Углекислые феи Чистых Прудов

   На Чистых Прудах все дома имеют какую-то пытливую физиономию. Все они точно к чему-то прислушиваются и спрашивают: «что там такое?» Между этими домами самую любопытную физиономию имел дом полковника Стецкого. Этот дом не только спрашивал: «что там такое?», но он говорил: «ах, будьте милосердны, скажите, пожалуйста, что там такое?»
   Дом этот состоял из главного двухэтажного корпуса, выходившего на Чистые Пруды, и множества самых странных флигелей, настроенных в середине двора. В бельэтаже главного дома обитала маркиза Ксения Григорьевна де Бараль с сыном, девятнадцатилетним маркизом, и двумя взрослыми дочерьми, девицами. В нижнем этаже жил либеральный московский архитектор, Истукарий Михайлович Брюхачев, с молоденькою женою и недавно произошедшим от сего союза приплодом.
   Во флигелях местилось множество самых разнородных людей, но самый большой из этих флигелей занимали пять сестёр Ярославцевых: Серафима Романовна, Рогнеда Романовна, Ариадна Романовна, Раиса Романовна и Зоя Романовна. Все сестры Ярославцевы жили в девстве, а маркиза вдовствовала.
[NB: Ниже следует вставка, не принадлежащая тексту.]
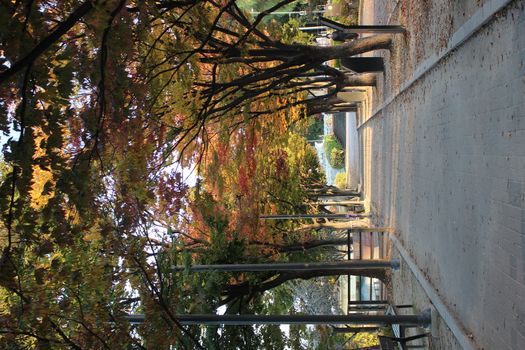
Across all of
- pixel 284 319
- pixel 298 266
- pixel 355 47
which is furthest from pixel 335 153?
pixel 284 319

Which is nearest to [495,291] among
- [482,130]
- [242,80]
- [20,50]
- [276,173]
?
[482,130]

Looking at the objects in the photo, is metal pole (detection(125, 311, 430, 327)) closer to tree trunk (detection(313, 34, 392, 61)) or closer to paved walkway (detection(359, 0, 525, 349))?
paved walkway (detection(359, 0, 525, 349))

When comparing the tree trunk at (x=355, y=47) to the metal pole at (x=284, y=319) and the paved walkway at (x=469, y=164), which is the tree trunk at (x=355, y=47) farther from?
the metal pole at (x=284, y=319)

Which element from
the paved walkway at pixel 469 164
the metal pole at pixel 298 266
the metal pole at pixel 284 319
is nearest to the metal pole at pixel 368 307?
the metal pole at pixel 298 266

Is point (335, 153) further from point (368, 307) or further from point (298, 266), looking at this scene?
point (298, 266)

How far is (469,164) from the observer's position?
610 cm

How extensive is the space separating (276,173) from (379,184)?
523 centimetres

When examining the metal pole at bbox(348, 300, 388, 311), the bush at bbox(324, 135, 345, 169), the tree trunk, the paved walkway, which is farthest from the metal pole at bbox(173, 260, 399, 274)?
the bush at bbox(324, 135, 345, 169)

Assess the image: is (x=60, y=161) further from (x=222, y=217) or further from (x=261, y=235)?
(x=261, y=235)

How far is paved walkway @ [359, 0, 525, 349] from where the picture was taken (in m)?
4.74

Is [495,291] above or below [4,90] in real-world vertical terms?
below

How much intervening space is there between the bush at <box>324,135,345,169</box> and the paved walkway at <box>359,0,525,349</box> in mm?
29885

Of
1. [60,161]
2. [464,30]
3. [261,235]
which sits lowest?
[261,235]

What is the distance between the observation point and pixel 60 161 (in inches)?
190
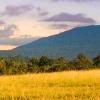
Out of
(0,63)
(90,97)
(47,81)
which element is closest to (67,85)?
(47,81)

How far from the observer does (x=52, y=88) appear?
18.9 meters

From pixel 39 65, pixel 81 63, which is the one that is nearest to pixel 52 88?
pixel 39 65

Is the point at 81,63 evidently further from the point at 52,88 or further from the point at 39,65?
the point at 52,88

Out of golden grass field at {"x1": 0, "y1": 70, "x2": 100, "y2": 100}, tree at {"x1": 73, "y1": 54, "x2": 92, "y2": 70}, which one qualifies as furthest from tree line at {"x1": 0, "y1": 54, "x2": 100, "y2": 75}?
golden grass field at {"x1": 0, "y1": 70, "x2": 100, "y2": 100}

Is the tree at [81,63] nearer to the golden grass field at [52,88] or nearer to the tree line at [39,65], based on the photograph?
the tree line at [39,65]

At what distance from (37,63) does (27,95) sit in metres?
27.1

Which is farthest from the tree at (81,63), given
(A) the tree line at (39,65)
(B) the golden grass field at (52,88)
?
(B) the golden grass field at (52,88)

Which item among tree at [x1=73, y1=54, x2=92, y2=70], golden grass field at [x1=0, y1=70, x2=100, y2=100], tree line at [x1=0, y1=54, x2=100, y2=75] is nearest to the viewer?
golden grass field at [x1=0, y1=70, x2=100, y2=100]

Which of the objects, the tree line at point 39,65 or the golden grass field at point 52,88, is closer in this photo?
the golden grass field at point 52,88

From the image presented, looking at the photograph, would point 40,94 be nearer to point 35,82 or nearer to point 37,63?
point 35,82

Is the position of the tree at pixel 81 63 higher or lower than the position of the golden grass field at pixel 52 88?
higher

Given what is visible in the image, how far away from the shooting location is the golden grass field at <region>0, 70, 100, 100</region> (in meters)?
16.1

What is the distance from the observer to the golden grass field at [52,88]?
16.1 metres

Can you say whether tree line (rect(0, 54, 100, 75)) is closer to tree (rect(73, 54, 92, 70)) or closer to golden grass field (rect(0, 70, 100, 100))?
Answer: tree (rect(73, 54, 92, 70))
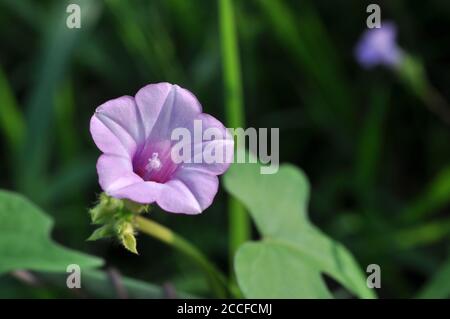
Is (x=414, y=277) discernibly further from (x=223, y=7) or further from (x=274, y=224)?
(x=223, y=7)

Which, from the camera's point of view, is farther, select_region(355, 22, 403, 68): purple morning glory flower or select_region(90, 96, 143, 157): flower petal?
select_region(355, 22, 403, 68): purple morning glory flower

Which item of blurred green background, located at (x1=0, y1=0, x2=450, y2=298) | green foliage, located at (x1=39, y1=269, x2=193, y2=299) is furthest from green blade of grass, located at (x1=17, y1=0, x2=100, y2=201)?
green foliage, located at (x1=39, y1=269, x2=193, y2=299)

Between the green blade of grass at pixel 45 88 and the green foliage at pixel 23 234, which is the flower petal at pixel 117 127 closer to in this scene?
the green foliage at pixel 23 234

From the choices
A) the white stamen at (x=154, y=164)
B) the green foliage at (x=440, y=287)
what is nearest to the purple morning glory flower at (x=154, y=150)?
the white stamen at (x=154, y=164)

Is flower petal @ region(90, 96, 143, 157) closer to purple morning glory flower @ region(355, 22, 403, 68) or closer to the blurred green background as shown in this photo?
the blurred green background

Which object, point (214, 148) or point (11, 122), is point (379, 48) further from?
point (214, 148)

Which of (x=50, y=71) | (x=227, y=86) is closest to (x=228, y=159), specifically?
(x=227, y=86)
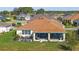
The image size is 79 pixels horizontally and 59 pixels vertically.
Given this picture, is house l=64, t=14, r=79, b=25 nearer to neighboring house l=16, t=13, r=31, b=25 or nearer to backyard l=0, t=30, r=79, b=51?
backyard l=0, t=30, r=79, b=51

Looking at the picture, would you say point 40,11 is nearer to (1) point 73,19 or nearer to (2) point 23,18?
(2) point 23,18

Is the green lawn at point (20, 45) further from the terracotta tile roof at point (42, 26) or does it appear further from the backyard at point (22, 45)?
the terracotta tile roof at point (42, 26)

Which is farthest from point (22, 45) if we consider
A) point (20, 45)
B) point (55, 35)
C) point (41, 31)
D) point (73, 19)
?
point (73, 19)

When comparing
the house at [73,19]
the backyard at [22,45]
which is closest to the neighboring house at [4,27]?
the backyard at [22,45]

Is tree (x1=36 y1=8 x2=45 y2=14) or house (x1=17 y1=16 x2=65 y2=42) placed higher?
tree (x1=36 y1=8 x2=45 y2=14)

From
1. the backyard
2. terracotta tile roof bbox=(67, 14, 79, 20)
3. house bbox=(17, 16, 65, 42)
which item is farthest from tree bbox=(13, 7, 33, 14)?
terracotta tile roof bbox=(67, 14, 79, 20)
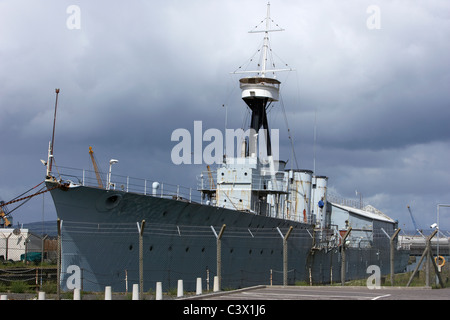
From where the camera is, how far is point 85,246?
1006 inches

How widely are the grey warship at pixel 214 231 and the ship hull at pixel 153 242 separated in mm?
43

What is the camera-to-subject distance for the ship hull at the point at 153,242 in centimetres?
2544

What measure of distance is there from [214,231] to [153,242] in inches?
192

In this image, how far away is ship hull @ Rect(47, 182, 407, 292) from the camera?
2544 cm

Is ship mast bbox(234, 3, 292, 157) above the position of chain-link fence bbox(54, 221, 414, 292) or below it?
above

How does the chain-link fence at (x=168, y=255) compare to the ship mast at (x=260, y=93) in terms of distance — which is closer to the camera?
the chain-link fence at (x=168, y=255)

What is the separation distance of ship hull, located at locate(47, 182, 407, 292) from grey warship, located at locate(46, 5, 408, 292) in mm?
43

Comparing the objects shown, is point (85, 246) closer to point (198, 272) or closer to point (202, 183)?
point (198, 272)

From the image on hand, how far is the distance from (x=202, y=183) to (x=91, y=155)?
2134cm

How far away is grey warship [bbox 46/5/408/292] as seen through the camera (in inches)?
1003

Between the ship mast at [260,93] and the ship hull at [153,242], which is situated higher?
the ship mast at [260,93]

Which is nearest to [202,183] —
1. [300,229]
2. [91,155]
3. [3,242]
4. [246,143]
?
[246,143]

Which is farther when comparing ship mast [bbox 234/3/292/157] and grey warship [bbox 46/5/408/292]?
ship mast [bbox 234/3/292/157]
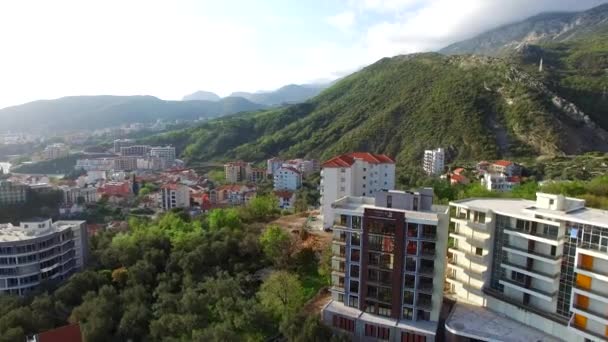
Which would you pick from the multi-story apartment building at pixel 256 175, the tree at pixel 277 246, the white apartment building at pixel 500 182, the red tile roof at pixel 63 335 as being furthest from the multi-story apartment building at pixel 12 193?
the white apartment building at pixel 500 182

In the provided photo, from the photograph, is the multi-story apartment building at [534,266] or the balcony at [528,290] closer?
the multi-story apartment building at [534,266]

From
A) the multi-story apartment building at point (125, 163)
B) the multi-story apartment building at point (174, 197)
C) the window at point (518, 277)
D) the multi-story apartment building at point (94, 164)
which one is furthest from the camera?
the multi-story apartment building at point (125, 163)

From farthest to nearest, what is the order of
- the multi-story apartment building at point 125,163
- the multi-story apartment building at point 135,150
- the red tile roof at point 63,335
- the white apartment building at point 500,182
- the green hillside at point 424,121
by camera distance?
the multi-story apartment building at point 135,150, the multi-story apartment building at point 125,163, the green hillside at point 424,121, the white apartment building at point 500,182, the red tile roof at point 63,335

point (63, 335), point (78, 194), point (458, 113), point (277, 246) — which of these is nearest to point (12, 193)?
point (78, 194)

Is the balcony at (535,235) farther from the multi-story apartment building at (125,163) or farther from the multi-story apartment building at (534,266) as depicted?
the multi-story apartment building at (125,163)

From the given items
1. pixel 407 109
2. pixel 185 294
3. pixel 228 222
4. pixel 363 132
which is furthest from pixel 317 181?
pixel 185 294
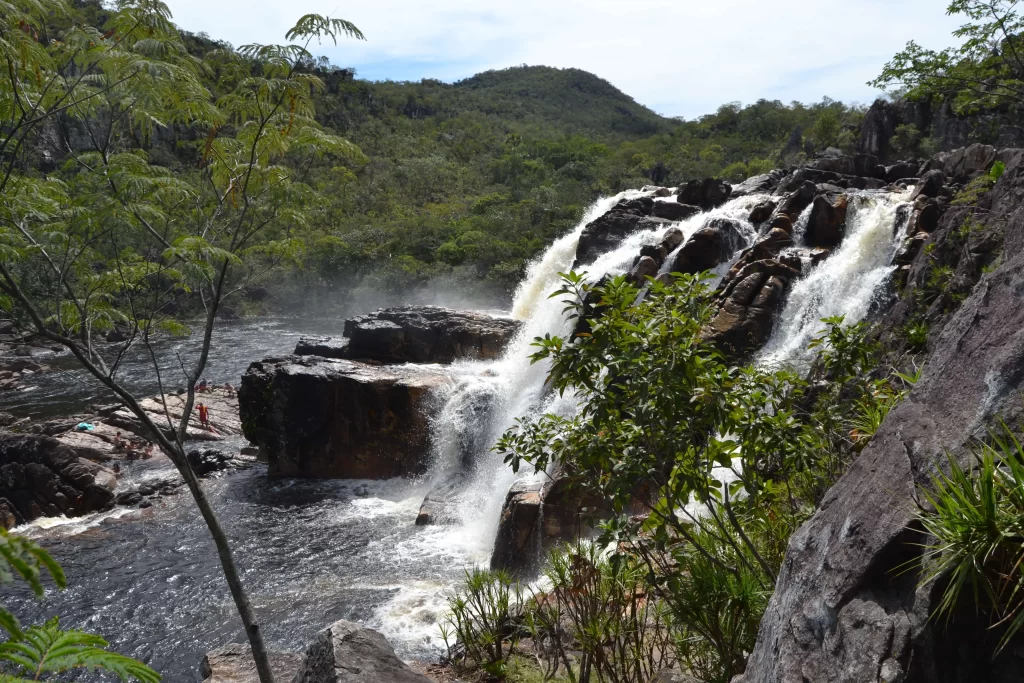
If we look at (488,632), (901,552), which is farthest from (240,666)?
(901,552)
   Эти-то шесть женщин, т.е. пять сестёр Ярославцевых и маркиза де Бараль, назывались в некоторых московских кружках углекислыми феями Чистых Прудов, а дом, в котором они обитали, был известен под именем вдовьего загона.
   Мы непременно должны познакомиться и с углекислыми феями Чистых Прудов, и с законами вдовьего загона. Старшею феею, по званию, состоянию и общественному положению, была маркиза де Бараль. У неё был соединённый герб. В одной стороне щита были изображены колчан со стрелами и накрест татарская нагайка, а в другой вертел. Первая половина щита свидетельствовала о какой-то услуге, оказанной предком маркизы, казанским татарином Маймуловым, отцу Ивана IV, а вторая должна была символически напоминать, что какой-то предок маркизиного мужа накормил сбившегося с дороги короля Людовика Святого.
   Маркизе было под пятьдесят лет. Теперь о её красоте, конечно, уже никто и не говорил; а смолоду, рассказывали, она была очень неавантажна. Маленькая, вертлявая и сухая, с необыкновенно подвижным лицом, она была весьма непрезентабельна. Рассуждала она решительно обо всем, о чем вы хотите, но более всего любила говорить о том, какое значение могут иметь просвещённое содействие или просвещённая оппозиция просвещённых людей, стоящих на челе общественной лестницы. Маркиза не могла рассуждать спокойно и последовательно; она не могла, так сказать, рассуждать рассудительно. Она, как говорят поляки, «miala zajaca w glowie»[47] , и этот заяц до такой степени беспутно шнырял под её черепом, что догнать его не было никакой возможности. Даже никогда нельзя было видеть ни его задних лопаток, ни его куцого, поджатого хвостика. Беспокойное шнырянье этого торопливого зверка чувствовалось только потому, что из-под его ножек вылетали: «чела общественной лестницы» и прочие умные слова, спутанные в самые беспутные фразы.
   Однако, несмотря на то что маркиза была персона не видная и что у неё шнырял в голове очень беспокойный заяц, были в Москве люди, которые очень долго этого вовсе не замечали. По уставу, царицею углекислых фей непременно должна быть девица, и притом настоящая, совершенно непорочная девица, но для маркизы, даже в этом случае, было сделано исключение: в описываемую нами эпоху она была их царицею. Феи опёрлись на то, что маркизе совершенно безопасно можно было вверить огонь, и вручили ей все знаки старшинства.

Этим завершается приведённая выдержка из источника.